Como habitual na gestão do Presidente Nilo Figueiredo, a Portela demorou bastante até definir seu enredo para o carnaval 2009. Falaram-se em várias alternativas, até que se definiu um tema clássico e poético: “E Por Falar em Amor, Onde Anda Você?”, onde a escola falaria do sentimento que move o mundo: o amor.
Era mais uma tema que propriamente um enredo, mas tinha o mérito de ser o primeiro enredo não patrocinado desde que a atual diretoria assumiu a escola. E, com certeza, geraria grandes sambas apesar do tempo extremamente curto para a disputa propriamente dita.
Nas palavras da sinopse:
“O amor é a linguagem universal. Nasceu junto com o homem e ainda se multiplica em sementes, resistindo bravamente às investidas do mal.

Assim como o ar, o amor deveria estar presente em todos os lugares. Sem ele, ninguém consegue respirar. Muito menos, suspirar.

Caligrafia divina, o amor tem escrita fina, escrevendo certo por linhas tortas. Está nas Sagradas Escrituras e nas línguas mortas. Enfrenta os maiores desafios para vencer os obstáculos que o separam da felicidade. O amor é início, meio e fim – mas não tem idade.

Ah, o amor!…

Dizem que na Idade das Trevas, quando o homem ainda vivia na obscuridade, entre as mazelas da guerra e epidemias que varriam o solo europeu, um rei deu tudo de seu. Demonstrou que o amor a seu país e à sua gente era mais importante que a própria vida. Ensinou que o homem depende da honra para atingir seus ideais e foi glorificado pelos poderes de uma espada, no silêncio dos séculos adormecida.

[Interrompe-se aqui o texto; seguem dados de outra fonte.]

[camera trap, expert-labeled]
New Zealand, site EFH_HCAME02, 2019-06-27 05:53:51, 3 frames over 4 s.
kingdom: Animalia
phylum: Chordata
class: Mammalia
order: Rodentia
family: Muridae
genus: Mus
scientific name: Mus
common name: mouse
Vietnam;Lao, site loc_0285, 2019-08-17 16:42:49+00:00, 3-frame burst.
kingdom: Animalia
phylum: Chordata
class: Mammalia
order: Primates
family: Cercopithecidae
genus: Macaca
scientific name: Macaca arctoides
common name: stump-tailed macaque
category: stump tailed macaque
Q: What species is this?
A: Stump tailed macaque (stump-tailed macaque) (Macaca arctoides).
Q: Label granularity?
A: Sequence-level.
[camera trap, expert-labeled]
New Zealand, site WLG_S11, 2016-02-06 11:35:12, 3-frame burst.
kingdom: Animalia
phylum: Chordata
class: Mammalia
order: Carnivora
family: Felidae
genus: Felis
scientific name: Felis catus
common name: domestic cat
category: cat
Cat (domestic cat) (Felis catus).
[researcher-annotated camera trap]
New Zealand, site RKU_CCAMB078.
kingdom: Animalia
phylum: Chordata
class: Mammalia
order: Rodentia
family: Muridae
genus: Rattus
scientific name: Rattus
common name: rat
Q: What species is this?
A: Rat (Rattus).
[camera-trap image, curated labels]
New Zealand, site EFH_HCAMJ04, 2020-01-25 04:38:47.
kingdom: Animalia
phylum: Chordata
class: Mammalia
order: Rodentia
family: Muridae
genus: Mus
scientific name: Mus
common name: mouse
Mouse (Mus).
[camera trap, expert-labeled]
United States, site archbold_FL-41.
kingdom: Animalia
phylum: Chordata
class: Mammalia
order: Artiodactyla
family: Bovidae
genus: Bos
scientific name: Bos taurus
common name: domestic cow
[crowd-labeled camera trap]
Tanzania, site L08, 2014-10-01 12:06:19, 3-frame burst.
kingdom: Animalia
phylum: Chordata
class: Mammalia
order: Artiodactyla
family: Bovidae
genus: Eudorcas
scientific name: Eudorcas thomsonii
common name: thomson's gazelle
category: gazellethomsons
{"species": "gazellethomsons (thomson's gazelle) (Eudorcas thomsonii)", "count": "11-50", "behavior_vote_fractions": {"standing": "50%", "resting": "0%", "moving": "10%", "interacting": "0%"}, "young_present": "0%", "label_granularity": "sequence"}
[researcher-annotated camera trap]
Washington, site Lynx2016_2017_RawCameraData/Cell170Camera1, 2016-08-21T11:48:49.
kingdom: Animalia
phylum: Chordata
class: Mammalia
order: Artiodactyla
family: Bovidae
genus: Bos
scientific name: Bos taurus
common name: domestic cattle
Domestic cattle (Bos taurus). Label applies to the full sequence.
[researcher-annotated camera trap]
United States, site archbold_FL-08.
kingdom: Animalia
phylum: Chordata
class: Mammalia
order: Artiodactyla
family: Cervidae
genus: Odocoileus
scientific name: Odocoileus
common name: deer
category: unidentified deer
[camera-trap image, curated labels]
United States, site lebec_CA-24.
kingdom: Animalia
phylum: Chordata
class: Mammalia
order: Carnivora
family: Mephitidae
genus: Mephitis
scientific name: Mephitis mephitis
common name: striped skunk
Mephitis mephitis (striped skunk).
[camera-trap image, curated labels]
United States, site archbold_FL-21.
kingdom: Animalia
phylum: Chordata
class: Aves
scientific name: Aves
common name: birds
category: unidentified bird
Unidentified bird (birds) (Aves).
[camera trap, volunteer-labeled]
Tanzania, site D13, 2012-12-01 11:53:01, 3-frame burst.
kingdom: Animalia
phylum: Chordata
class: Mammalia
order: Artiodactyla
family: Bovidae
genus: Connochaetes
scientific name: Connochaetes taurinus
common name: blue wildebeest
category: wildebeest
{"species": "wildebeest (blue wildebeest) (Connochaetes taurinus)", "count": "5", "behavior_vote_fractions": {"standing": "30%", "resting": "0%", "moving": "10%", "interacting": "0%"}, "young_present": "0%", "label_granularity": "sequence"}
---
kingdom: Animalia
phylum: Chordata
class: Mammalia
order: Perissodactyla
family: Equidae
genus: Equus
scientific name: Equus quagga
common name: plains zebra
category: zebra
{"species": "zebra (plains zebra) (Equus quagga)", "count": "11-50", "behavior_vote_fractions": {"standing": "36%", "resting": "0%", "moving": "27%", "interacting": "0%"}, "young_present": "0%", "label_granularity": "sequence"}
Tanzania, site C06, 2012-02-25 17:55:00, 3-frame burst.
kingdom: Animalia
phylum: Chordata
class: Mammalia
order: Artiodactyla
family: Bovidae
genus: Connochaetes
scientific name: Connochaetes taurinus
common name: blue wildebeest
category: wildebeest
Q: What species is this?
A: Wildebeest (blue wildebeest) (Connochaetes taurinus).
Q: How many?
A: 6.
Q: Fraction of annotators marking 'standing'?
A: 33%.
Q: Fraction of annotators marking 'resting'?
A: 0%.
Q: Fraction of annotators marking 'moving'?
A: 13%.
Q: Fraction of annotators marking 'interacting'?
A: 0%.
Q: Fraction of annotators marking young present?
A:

Diante de Sua Majestade curvaram-se doze cavaleiros que juraram eterna lealdade, defendendo o Rei e o Estado. Lendas de aventuras e heroísmo circulavam por todos os povoados, perpetuando a coragem e o estoicismo através de gerações medievais. Feitos de bravura e resignação tornaram-se uma tradição, sinônimos de verdadeiras provas de amor.

Era assim que a vida se construía. Cada degrau da escadaria guardava uma página de magia e um “quê” de bruxaria. E um feitiço impediria que a noite se encontrasse com o dia…

A distância deixada quando o amor se vai, brota uma lágrima no rosto da saudade. Na Índia, a lenda tornou-se realidade. O imperador jamais conseguiu mensurar a intensidade da dor desde o momento em que perdeu a sua amada.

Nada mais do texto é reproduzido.